• [Texto fornecido]
____
Discurso no Senado Federal

ENTUSIASMO COM O TRABALHO DESENVOLVIDO PELA COMISSÃO MISTA DESTINADA A REALIZAR ESTUDOS E PROPOR MEDIDAS PARA A ERRADICAÇÃO DA POBREZA E DA MISERIA. REPUDIO A DECISÃO DO MINISTERIO DA PREVIDENCIA E ASSISTENCIA SOCIAL DE CANCELAR APOSENTADORIAS DE TRABALHOS RURAIS.

Autor
Nabor Júnior (PMDB - Movimento Democrático Brasileiro/AC)
Nome completo: Nabor Teles da Rocha Júnior
Casa
Senado Federal
Tipo
Discurso
Resumo por assunto
POLITICA SOCIAL. PREVIDENCIA SOCIAL.:
  • ENTUSIASMO COM O TRABALHO DESENVOLVIDO PELA COMISSÃO MISTA DESTINADA A REALIZAR ESTUDOS E PROPOR MEDIDAS PARA A ERRADICAÇÃO DA POBREZA E DA MISERIA. REPUDIO A DECISÃO DO MINISTERIO DA PREVIDENCIA E ASSISTENCIA SOCIAL DE CANCELAR APOSENTADORIAS DE TRABALHOS RURAIS.
Aparteantes
Heloísa Helena.
Publicação
Publicação no DSF de 14/09/1999 - Página 24236
Assunto
Outros > POLITICA SOCIAL. PREVIDENCIA SOCIAL.
Indexação
  • COMENTARIO, IMPORTANCIA, CRIAÇÃO, TRABALHO, COMISSÃO ESPECIAL, PRESIDENCIA, MAGUITO VILELA, SENADOR, REALIZAÇÃO, ESTUDO, PROPOSIÇÃO, PROVIDENCIA, ERRADICAÇÃO, POBREZA, MISERIA, FOME, PAIS.
  • REPUDIO, DECISÃO, MINISTERIO DA PREVIDENCIA E ASSISTENCIA SOCIAL (MPAS), CANCELAMENTO, APOSENTADORIA, TRABALHADOR RURAL, EXIGENCIA, APRESENTAÇÃO, DOCUMENTO, COMPROVAÇÃO, TRABALHO, ZONA RURAL.
  • COMENTARIO, AUSENCIA, MANIFESTAÇÃO, ORGÃO TECNICO, MINISTERIO DA PREVIDENCIA E ASSISTENCIA SOCIAL (MPAS), EXAME, PROJETO DE LEI, AUTORIA, ORADOR, PROPOSIÇÃO, ALTERNATIVA, TRABALHADOR RURAL, REGULARIZAÇÃO, SITUAÇÃO, TRABALHO, ZONA RURAL.
  • DEFESA, DIREITOS, TRABALHADOR RURAL, ESPECIFICAÇÃO, TRABALHADOR, BORRACHA, REGIÃO AMAZONICA, RECEBIMENTO, APOSENTADORIA.
____
• [Desafio a]
Reescreva como lista numerada, sem as linhas em branco, o trecho das entradas que começa na linha que contém "What is the measured" e termina na linha que contém "804 millimetres", com ambas incluídas. Omita as imagens na resposta.

• [Material a processar]
____
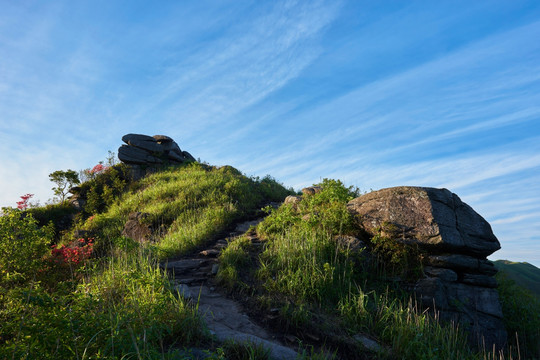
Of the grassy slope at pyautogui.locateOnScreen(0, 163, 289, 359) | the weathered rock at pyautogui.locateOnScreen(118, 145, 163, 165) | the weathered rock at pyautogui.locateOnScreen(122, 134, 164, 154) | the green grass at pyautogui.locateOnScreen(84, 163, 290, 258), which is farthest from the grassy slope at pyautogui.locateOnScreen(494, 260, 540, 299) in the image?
the weathered rock at pyautogui.locateOnScreen(122, 134, 164, 154)

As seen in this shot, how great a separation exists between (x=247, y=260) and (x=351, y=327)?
2909mm

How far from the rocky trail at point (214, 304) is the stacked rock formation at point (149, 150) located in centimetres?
1615

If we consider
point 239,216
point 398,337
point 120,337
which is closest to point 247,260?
point 398,337

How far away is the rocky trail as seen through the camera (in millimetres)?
4734

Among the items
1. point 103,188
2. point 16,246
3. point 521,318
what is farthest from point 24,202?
point 521,318

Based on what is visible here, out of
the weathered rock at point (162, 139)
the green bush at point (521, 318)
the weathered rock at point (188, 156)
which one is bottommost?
the green bush at point (521, 318)

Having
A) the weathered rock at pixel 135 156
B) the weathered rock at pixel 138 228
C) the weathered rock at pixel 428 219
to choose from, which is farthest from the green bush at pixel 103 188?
the weathered rock at pixel 428 219

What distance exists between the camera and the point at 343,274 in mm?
7109

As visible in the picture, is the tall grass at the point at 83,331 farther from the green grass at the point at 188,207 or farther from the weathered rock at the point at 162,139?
the weathered rock at the point at 162,139

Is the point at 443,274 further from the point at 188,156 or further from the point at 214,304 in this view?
the point at 188,156

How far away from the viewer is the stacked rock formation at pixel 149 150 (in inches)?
924

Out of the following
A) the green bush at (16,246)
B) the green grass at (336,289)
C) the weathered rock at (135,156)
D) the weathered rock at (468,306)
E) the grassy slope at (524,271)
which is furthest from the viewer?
the weathered rock at (135,156)

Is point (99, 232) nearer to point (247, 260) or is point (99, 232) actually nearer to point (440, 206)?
point (247, 260)

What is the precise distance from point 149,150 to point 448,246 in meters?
21.4
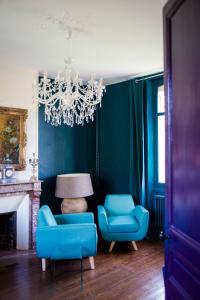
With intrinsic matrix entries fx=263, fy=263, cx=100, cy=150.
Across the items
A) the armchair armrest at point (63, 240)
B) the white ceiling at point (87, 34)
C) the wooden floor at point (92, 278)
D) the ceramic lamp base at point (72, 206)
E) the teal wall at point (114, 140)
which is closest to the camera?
the white ceiling at point (87, 34)

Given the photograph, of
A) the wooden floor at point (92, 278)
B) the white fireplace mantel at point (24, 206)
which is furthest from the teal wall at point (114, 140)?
the white fireplace mantel at point (24, 206)

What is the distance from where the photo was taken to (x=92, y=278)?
296cm

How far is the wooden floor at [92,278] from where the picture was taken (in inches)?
104

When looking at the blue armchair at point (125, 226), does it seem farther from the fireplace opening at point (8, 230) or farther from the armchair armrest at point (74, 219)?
the fireplace opening at point (8, 230)

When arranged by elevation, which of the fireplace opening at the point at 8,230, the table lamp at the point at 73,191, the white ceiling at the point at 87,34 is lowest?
the fireplace opening at the point at 8,230

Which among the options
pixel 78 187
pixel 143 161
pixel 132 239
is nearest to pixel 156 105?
pixel 143 161

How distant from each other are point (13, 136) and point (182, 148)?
3.06 metres

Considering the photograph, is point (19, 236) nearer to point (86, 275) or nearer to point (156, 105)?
point (86, 275)

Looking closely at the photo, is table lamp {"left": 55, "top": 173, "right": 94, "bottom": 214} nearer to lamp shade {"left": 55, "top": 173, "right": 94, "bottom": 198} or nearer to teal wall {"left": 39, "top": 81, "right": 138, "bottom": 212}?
lamp shade {"left": 55, "top": 173, "right": 94, "bottom": 198}

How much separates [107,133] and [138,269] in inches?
101

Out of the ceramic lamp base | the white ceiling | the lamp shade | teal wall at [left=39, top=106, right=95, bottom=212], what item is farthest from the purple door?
teal wall at [left=39, top=106, right=95, bottom=212]

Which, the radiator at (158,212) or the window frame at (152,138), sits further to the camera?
the window frame at (152,138)

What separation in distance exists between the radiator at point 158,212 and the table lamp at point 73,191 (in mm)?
1089

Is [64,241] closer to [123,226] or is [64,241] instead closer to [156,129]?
[123,226]
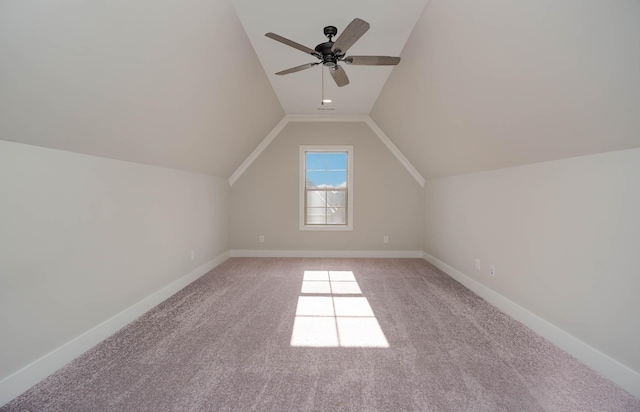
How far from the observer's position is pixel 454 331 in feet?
8.11

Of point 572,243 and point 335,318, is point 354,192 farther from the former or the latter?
point 572,243

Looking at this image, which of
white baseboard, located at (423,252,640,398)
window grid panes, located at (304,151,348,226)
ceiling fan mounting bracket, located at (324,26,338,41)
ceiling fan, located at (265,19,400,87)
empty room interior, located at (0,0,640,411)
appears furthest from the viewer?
window grid panes, located at (304,151,348,226)

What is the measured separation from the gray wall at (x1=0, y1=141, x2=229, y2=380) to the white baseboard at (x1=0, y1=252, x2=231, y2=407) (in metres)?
0.04

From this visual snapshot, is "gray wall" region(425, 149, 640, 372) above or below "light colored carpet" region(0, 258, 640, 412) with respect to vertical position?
above

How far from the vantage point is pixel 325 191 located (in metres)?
5.59

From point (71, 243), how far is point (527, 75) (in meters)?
3.27

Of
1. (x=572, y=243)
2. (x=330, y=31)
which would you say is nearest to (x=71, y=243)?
(x=330, y=31)

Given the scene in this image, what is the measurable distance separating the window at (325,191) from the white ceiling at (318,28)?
5.86ft

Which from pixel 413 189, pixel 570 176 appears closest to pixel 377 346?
pixel 570 176

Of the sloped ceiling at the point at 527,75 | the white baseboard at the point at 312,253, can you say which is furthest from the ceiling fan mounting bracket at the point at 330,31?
the white baseboard at the point at 312,253

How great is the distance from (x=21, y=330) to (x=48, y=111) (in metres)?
1.29

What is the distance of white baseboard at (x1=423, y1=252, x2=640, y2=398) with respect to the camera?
1721mm

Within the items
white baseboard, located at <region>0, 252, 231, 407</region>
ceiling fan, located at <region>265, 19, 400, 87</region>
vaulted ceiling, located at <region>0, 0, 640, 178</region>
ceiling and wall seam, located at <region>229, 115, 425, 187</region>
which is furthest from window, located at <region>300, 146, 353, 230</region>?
ceiling fan, located at <region>265, 19, 400, 87</region>

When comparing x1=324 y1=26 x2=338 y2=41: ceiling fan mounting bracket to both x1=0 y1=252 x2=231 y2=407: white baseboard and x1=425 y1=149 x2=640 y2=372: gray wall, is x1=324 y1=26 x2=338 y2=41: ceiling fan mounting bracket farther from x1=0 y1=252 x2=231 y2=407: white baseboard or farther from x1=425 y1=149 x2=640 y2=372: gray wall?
x1=0 y1=252 x2=231 y2=407: white baseboard
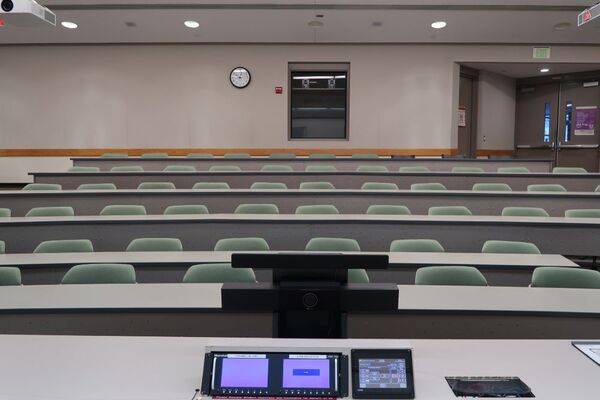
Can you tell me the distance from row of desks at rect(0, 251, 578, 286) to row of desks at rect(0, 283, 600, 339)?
804 millimetres

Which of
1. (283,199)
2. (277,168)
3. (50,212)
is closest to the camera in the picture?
(50,212)

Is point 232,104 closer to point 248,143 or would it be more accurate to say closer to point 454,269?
point 248,143

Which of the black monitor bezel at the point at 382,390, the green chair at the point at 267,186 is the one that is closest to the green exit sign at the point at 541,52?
the green chair at the point at 267,186

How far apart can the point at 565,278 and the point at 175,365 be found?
240 cm

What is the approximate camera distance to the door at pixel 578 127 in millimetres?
11422

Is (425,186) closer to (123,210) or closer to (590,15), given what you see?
(590,15)

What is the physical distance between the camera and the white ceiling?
7891 mm

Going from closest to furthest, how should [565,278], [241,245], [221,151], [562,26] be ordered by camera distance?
[565,278], [241,245], [562,26], [221,151]

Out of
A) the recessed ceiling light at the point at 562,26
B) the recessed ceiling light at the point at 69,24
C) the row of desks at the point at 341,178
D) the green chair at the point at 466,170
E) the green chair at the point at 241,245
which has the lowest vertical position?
the green chair at the point at 241,245

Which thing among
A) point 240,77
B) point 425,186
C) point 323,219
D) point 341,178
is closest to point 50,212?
point 323,219

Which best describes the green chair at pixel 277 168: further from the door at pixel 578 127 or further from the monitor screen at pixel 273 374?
the door at pixel 578 127

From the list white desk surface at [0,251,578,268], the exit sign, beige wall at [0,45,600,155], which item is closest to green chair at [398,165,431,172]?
the exit sign

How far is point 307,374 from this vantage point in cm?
119

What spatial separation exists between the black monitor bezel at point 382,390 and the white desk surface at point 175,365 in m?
0.04
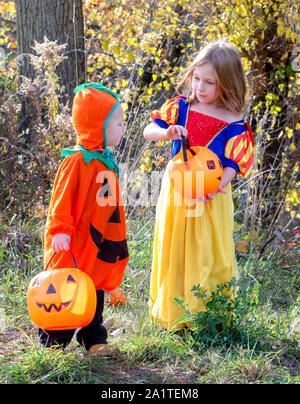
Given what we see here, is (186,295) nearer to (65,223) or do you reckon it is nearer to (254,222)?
(65,223)

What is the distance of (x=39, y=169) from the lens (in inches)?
174

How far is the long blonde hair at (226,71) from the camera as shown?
2.94 meters

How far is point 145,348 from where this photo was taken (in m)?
2.78

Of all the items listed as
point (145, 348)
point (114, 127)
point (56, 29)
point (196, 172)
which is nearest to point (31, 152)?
point (56, 29)

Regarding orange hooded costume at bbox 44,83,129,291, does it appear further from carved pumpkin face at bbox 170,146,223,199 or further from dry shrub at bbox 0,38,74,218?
dry shrub at bbox 0,38,74,218

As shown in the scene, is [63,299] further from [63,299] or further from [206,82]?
[206,82]

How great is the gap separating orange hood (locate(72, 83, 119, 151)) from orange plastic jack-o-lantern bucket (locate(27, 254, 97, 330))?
673 millimetres

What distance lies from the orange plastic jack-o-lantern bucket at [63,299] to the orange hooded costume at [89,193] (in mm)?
199

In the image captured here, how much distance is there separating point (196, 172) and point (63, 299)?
966 mm

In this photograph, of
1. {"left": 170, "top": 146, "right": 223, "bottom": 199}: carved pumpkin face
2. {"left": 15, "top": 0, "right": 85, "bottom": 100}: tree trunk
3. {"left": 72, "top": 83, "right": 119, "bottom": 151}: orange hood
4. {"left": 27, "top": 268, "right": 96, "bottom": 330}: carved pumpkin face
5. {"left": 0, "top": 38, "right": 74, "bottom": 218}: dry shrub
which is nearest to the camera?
{"left": 27, "top": 268, "right": 96, "bottom": 330}: carved pumpkin face

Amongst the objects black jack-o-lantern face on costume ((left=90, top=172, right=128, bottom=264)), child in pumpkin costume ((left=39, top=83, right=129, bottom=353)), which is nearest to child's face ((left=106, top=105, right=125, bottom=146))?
child in pumpkin costume ((left=39, top=83, right=129, bottom=353))

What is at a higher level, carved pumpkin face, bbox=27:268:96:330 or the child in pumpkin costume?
the child in pumpkin costume

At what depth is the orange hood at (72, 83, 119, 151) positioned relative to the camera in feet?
8.70

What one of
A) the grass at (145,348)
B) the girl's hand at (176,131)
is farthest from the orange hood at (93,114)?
the grass at (145,348)
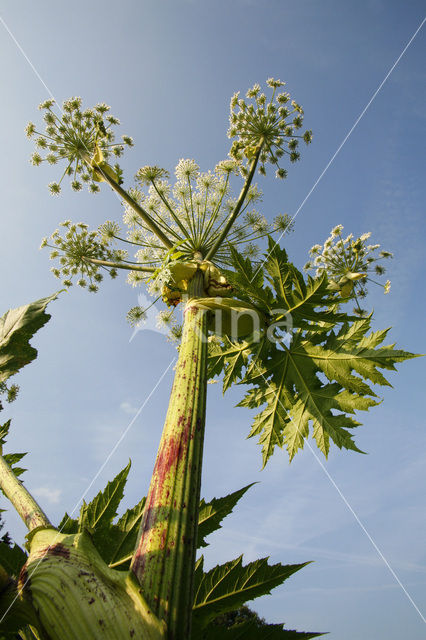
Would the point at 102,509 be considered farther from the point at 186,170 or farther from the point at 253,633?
the point at 186,170

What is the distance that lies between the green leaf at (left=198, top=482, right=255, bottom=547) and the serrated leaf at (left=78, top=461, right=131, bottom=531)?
1.46 feet

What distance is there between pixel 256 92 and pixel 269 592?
8352 mm

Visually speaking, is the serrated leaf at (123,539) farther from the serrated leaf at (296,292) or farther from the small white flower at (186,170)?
the small white flower at (186,170)

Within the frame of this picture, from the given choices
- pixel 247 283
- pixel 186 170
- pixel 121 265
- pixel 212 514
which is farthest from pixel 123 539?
pixel 186 170

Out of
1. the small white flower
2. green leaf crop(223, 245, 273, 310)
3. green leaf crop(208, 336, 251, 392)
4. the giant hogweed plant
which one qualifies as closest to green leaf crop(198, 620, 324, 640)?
the giant hogweed plant

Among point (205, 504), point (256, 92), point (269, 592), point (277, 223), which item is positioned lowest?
point (269, 592)

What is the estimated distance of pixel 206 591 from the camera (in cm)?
184

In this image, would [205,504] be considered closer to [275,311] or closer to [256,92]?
[275,311]

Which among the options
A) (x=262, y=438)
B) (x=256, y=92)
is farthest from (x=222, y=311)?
(x=256, y=92)

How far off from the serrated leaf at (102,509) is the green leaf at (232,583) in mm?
523

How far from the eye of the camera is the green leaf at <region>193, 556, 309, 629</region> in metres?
1.82

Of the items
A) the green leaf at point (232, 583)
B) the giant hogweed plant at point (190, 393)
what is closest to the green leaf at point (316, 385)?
the giant hogweed plant at point (190, 393)

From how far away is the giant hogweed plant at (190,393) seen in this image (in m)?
1.20

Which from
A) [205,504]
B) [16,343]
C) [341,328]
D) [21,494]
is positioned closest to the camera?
[21,494]
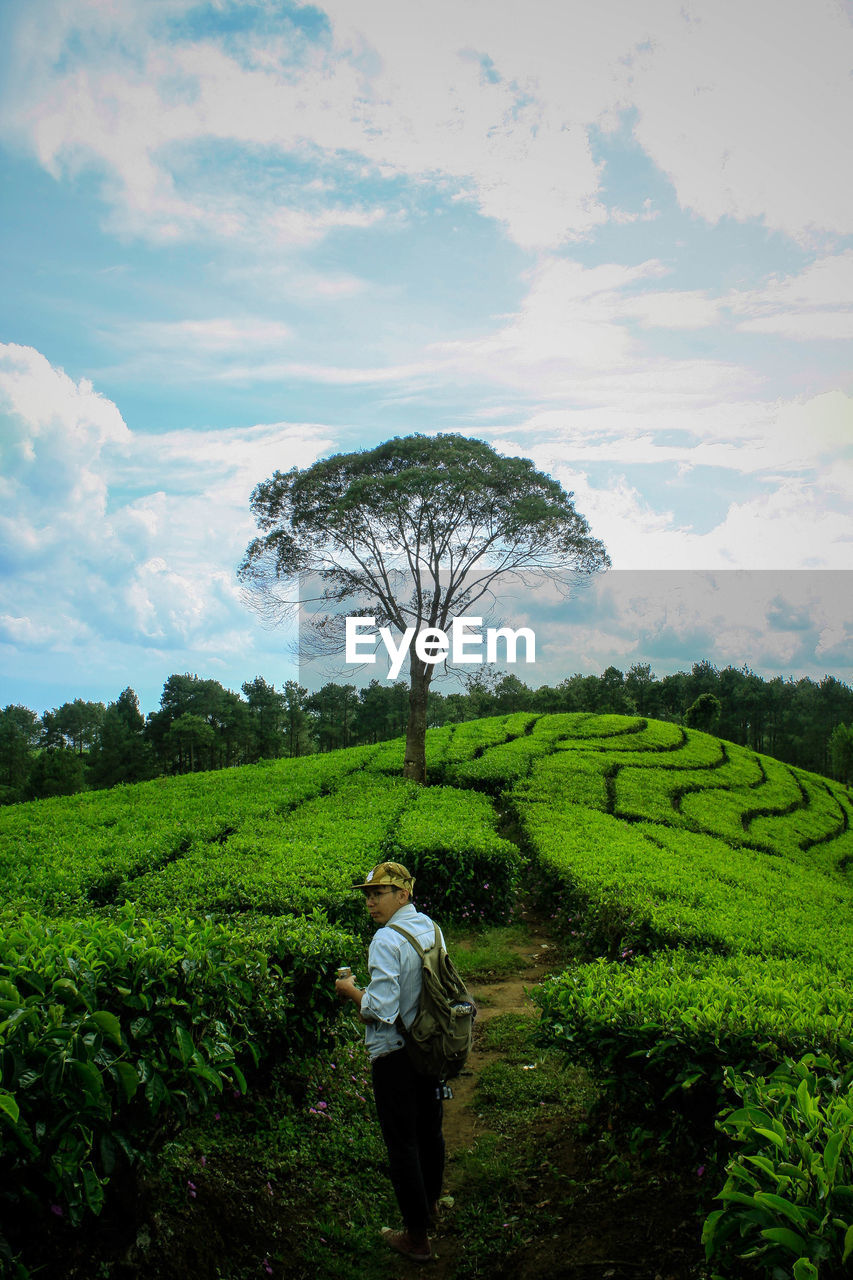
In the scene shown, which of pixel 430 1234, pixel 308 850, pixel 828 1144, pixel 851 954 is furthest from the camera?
pixel 308 850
____
• [Desafio b]
Com base no texto fornecido, responda:
(i) A que partido e a que estado o autor do discurso está vinculado?
(ii) Quem consta como aparteante?
(iii) Em que data e em que página do DSF o discurso foi publicado?

• [Resposta completa a]
1. What is the measured separation from the gray wall at (x1=0, y1=141, x2=229, y2=380) to the white baseboard at (x1=0, y1=252, x2=231, y2=407) (in metres)?
2. 0.04
3. From this visual snapshot, is "gray wall" region(425, 149, 640, 372) above or below "light colored carpet" region(0, 258, 640, 412) with respect to vertical position?
4. above
5. How far from the vantage point is pixel 325 191 located (in metres)?
6. 5.59
7. From point (71, 243), how far is point (527, 75) (in meters)?
8. 3.27
9. Of
10. 1. (x=572, y=243)
11. 2. (x=330, y=31)
12. which would you say is nearest to (x=71, y=243)?
13. (x=330, y=31)
14. Given the scene in this image, what is the measurable distance separating the window at (325,191) from the white ceiling at (318,28)?
15. 5.86ft
16. Which from pixel 413 189, pixel 570 176 appears closest to pixel 377 346?
17. pixel 570 176
18. Of the sloped ceiling at the point at 527,75 | the white baseboard at the point at 312,253, can you say which is furthest from the ceiling fan mounting bracket at the point at 330,31?
19. the white baseboard at the point at 312,253
20. How great is the distance from (x=21, y=330) to (x=48, y=111) (in metres)?
21. 1.29
22. What is the distance of white baseboard at (x1=423, y1=252, x2=640, y2=398) with respect to the camera?
23. 1721mm
24. Within the items
25. white baseboard, located at <region>0, 252, 231, 407</region>
26. ceiling fan, located at <region>265, 19, 400, 87</region>
27. vaulted ceiling, located at <region>0, 0, 640, 178</region>
28. ceiling and wall seam, located at <region>229, 115, 425, 187</region>
29. which is furthest from window, located at <region>300, 146, 353, 230</region>?
30. ceiling fan, located at <region>265, 19, 400, 87</region>
31. When comparing x1=324 y1=26 x2=338 y2=41: ceiling fan mounting bracket to both x1=0 y1=252 x2=231 y2=407: white baseboard and x1=425 y1=149 x2=640 y2=372: gray wall, is x1=324 y1=26 x2=338 y2=41: ceiling fan mounting bracket farther from x1=0 y1=252 x2=231 y2=407: white baseboard or farther from x1=425 y1=149 x2=640 y2=372: gray wall?
32. x1=0 y1=252 x2=231 y2=407: white baseboard
33. Can you tell me the distance from row of desks at rect(0, 251, 578, 286) to row of desks at rect(0, 283, 600, 339)?
34. 804 millimetres

• [Resposta completa b]
(i) PMDB (Movimento Democrático Brasileiro), Acre (AC).
(ii) Heloísa Helena.
(iii) Em 14/09/1999, na página 24236.